(記述問題 A): 記録の中で文字列「segmentation」を含む行がいくつあるかを数え、その数だけを答えてください。大文字と小文字は区別されます。

(提供テキスト):
= = = = = = =

どちらかというと彼らの生活スタイルとして、滞在中にフレキシブルにリクエストに対応してくれる、
バトラーのような存在がいると喜ばれる面はあるかもしれない。

▽資料:中東地域市場の受け入れ整備に向けた実践的アプローチ



3■今すぐ地域でできるファーストステップ 
まずは自地域の認知度向上を目指すことから!
プロモーション素材は欧米豪富裕層向けからの横展開が可能

◇松本研究員:
JNTOとして中東地域市場の誘客に向けた取り組みを行っている事例をご紹介いただきたい。

◆小林所長:
JNTOでは中東地域に向けた取り組みを2018年より開始した。まずは
BtoCプロモーションとしてパンフレットやSNS、ウェブを通じた情報発信や
リアルイベントなどで日本の認知度向上を図るとともに、
BtoBプロモーションとしては旅行博出展や現地旅行会社へのセールスコール、
訪日セミナーなどを通して現地関係者とのネットワーク構築、コネクション形成を進めてきた。

= = = = = = =

(提供記録):
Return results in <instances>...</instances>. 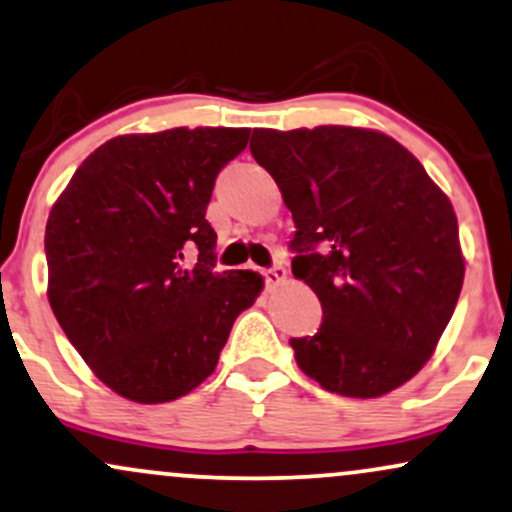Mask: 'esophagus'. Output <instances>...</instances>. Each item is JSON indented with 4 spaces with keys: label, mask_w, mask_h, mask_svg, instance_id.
<instances>
[{
    "label": "esophagus",
    "mask_w": 512,
    "mask_h": 512,
    "mask_svg": "<svg viewBox=\"0 0 512 512\" xmlns=\"http://www.w3.org/2000/svg\"><path fill=\"white\" fill-rule=\"evenodd\" d=\"M263 278H266L268 290H275V287L285 285V282H287V270L282 266H275L270 270H263Z\"/></svg>",
    "instance_id": "esophagus-1"
}]
</instances>
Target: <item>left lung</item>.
<instances>
[{"instance_id": "obj_1", "label": "left lung", "mask_w": 512, "mask_h": 512, "mask_svg": "<svg viewBox=\"0 0 512 512\" xmlns=\"http://www.w3.org/2000/svg\"><path fill=\"white\" fill-rule=\"evenodd\" d=\"M249 148L297 225L294 278L323 309L316 335L290 340L297 366L342 398L400 388L436 352L465 280L450 198L376 129H254Z\"/></svg>"}]
</instances>
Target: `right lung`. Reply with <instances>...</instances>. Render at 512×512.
<instances>
[{"label":"right lung","instance_id":"obj_1","mask_svg":"<svg viewBox=\"0 0 512 512\" xmlns=\"http://www.w3.org/2000/svg\"><path fill=\"white\" fill-rule=\"evenodd\" d=\"M246 141L249 129L230 126L114 136L54 201L47 299L90 371L126 400L160 405L201 386L263 292L254 270L215 273L206 220L215 177Z\"/></svg>","mask_w":512,"mask_h":512}]
</instances>
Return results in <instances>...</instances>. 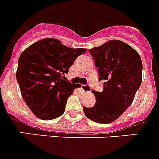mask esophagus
Returning a JSON list of instances; mask_svg holds the SVG:
<instances>
[{
  "label": "esophagus",
  "instance_id": "esophagus-1",
  "mask_svg": "<svg viewBox=\"0 0 159 159\" xmlns=\"http://www.w3.org/2000/svg\"><path fill=\"white\" fill-rule=\"evenodd\" d=\"M82 90H83L84 93H89L91 92V89H90L89 86L88 85H82Z\"/></svg>",
  "mask_w": 159,
  "mask_h": 159
}]
</instances>
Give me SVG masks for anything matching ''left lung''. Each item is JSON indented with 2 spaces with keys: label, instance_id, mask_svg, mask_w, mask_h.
Here are the masks:
<instances>
[{
  "label": "left lung",
  "instance_id": "left-lung-1",
  "mask_svg": "<svg viewBox=\"0 0 159 159\" xmlns=\"http://www.w3.org/2000/svg\"><path fill=\"white\" fill-rule=\"evenodd\" d=\"M89 53L98 68L99 80H104L103 89L102 92L93 90L95 105L84 107V112L93 121L108 124L131 105L141 84V58L130 45L116 39L91 48Z\"/></svg>",
  "mask_w": 159,
  "mask_h": 159
}]
</instances>
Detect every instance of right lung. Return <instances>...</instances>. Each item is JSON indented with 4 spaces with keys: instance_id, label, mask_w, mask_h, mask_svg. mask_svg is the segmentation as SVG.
<instances>
[{
    "instance_id": "obj_1",
    "label": "right lung",
    "mask_w": 159,
    "mask_h": 159,
    "mask_svg": "<svg viewBox=\"0 0 159 159\" xmlns=\"http://www.w3.org/2000/svg\"><path fill=\"white\" fill-rule=\"evenodd\" d=\"M86 48H70L47 38L30 45L20 55L16 79L25 103L37 117L52 120L64 113L67 99L79 84L66 80L63 74Z\"/></svg>"
}]
</instances>
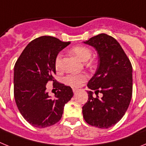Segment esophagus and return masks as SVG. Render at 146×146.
Here are the masks:
<instances>
[{
  "mask_svg": "<svg viewBox=\"0 0 146 146\" xmlns=\"http://www.w3.org/2000/svg\"><path fill=\"white\" fill-rule=\"evenodd\" d=\"M78 91H79V90H78L77 88H73V92H74V94H76V93H77Z\"/></svg>",
  "mask_w": 146,
  "mask_h": 146,
  "instance_id": "34e87169",
  "label": "esophagus"
}]
</instances>
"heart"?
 I'll return each instance as SVG.
<instances>
[{
    "instance_id": "obj_1",
    "label": "heart",
    "mask_w": 146,
    "mask_h": 146,
    "mask_svg": "<svg viewBox=\"0 0 146 146\" xmlns=\"http://www.w3.org/2000/svg\"><path fill=\"white\" fill-rule=\"evenodd\" d=\"M71 52L76 57H77L82 61H87L91 56V50L85 46H76L72 49ZM62 54L59 53L56 56L55 60V66L56 70L60 71L61 69ZM86 80V76L83 74H71L66 76L64 78V82L72 87H79Z\"/></svg>"
}]
</instances>
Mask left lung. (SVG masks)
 <instances>
[{"mask_svg":"<svg viewBox=\"0 0 146 146\" xmlns=\"http://www.w3.org/2000/svg\"><path fill=\"white\" fill-rule=\"evenodd\" d=\"M98 54L96 71L88 83V100L82 115L88 124L108 129L117 123L128 109L132 95V66L120 44L101 33L83 42ZM94 90L97 97L92 96ZM103 94L99 98L98 94Z\"/></svg>","mask_w":146,"mask_h":146,"instance_id":"1","label":"left lung"}]
</instances>
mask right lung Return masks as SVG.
<instances>
[{"label": "right lung", "instance_id": "right-lung-1", "mask_svg": "<svg viewBox=\"0 0 146 146\" xmlns=\"http://www.w3.org/2000/svg\"><path fill=\"white\" fill-rule=\"evenodd\" d=\"M70 42L44 36L26 46L14 69V94L18 110L30 124L44 128L58 122L65 104L72 99V88L54 80L55 60ZM54 81L58 91L54 97L46 92L47 82Z\"/></svg>", "mask_w": 146, "mask_h": 146}]
</instances>
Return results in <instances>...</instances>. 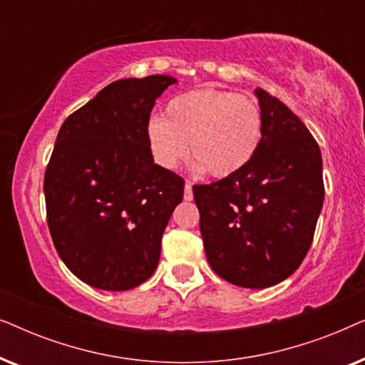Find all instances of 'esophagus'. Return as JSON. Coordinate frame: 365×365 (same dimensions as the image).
Masks as SVG:
<instances>
[{"label":"esophagus","mask_w":365,"mask_h":365,"mask_svg":"<svg viewBox=\"0 0 365 365\" xmlns=\"http://www.w3.org/2000/svg\"><path fill=\"white\" fill-rule=\"evenodd\" d=\"M184 199H186V201H191V199H192L191 182H186V186H184Z\"/></svg>","instance_id":"esophagus-1"}]
</instances>
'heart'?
Masks as SVG:
<instances>
[{
  "label": "heart",
  "mask_w": 365,
  "mask_h": 365,
  "mask_svg": "<svg viewBox=\"0 0 365 365\" xmlns=\"http://www.w3.org/2000/svg\"><path fill=\"white\" fill-rule=\"evenodd\" d=\"M264 121L252 99L217 89H196L173 98L163 116H151L146 141L154 161L176 169L189 153L194 168L224 179L242 171L259 151Z\"/></svg>",
  "instance_id": "heart-1"
}]
</instances>
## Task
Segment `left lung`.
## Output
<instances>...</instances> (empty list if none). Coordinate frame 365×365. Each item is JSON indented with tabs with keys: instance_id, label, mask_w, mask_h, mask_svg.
<instances>
[{
	"instance_id": "1",
	"label": "left lung",
	"mask_w": 365,
	"mask_h": 365,
	"mask_svg": "<svg viewBox=\"0 0 365 365\" xmlns=\"http://www.w3.org/2000/svg\"><path fill=\"white\" fill-rule=\"evenodd\" d=\"M262 143L234 176L192 187L209 266L239 287L266 289L306 257L324 202L321 149L304 123L264 89Z\"/></svg>"
}]
</instances>
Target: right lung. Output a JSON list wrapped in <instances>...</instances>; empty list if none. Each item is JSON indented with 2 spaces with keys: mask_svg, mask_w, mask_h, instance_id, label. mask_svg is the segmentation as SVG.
Returning <instances> with one entry per match:
<instances>
[{
  "mask_svg": "<svg viewBox=\"0 0 365 365\" xmlns=\"http://www.w3.org/2000/svg\"><path fill=\"white\" fill-rule=\"evenodd\" d=\"M173 76L119 79L59 129L44 174L54 247L78 279L104 291L148 281L184 179L154 164L146 124Z\"/></svg>",
  "mask_w": 365,
  "mask_h": 365,
  "instance_id": "add662e5",
  "label": "right lung"
}]
</instances>
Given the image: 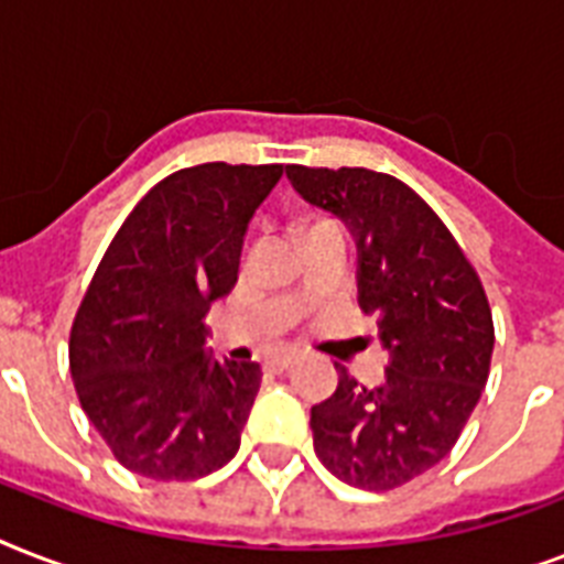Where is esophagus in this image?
Masks as SVG:
<instances>
[{
    "instance_id": "1",
    "label": "esophagus",
    "mask_w": 564,
    "mask_h": 564,
    "mask_svg": "<svg viewBox=\"0 0 564 564\" xmlns=\"http://www.w3.org/2000/svg\"><path fill=\"white\" fill-rule=\"evenodd\" d=\"M295 362H299V357H295V354H281V357H269V360H265V369L286 371V369H292Z\"/></svg>"
}]
</instances>
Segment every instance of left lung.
<instances>
[{"label": "left lung", "instance_id": "left-lung-1", "mask_svg": "<svg viewBox=\"0 0 564 564\" xmlns=\"http://www.w3.org/2000/svg\"><path fill=\"white\" fill-rule=\"evenodd\" d=\"M295 193L357 242V301L377 316L386 383L339 386L310 410L313 447L348 486L386 491L442 463L480 401L495 327L482 283L436 213L392 175L286 166Z\"/></svg>", "mask_w": 564, "mask_h": 564}]
</instances>
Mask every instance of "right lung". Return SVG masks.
<instances>
[{
    "instance_id": "add662e5",
    "label": "right lung",
    "mask_w": 564,
    "mask_h": 564,
    "mask_svg": "<svg viewBox=\"0 0 564 564\" xmlns=\"http://www.w3.org/2000/svg\"><path fill=\"white\" fill-rule=\"evenodd\" d=\"M283 166L202 163L154 184L101 257L69 334L82 410L128 471L195 480L239 451L257 362H210L204 316L237 283Z\"/></svg>"
}]
</instances>
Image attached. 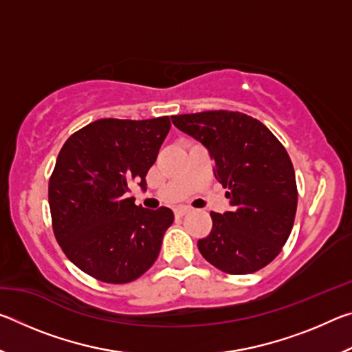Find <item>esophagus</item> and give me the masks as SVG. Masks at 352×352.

= = = = = = =

(記述問題 B):
提供テキストについて、次の問いに短く答えよ。
(i) 滞在中にフレキシブルにリクエストに対応してくれる存在は、何のような存在と表現されているか。
(ii) プロモーション素材は、どの層向けのものからの横展開が可能とされているか。
(iii) JNTOが中東地域に向けた取り組みを開始したのは何年からか。

(解答 A): 2

(解答 B):
(i) バトラー
(ii) 欧米豪富裕層向け
(iii) 2018年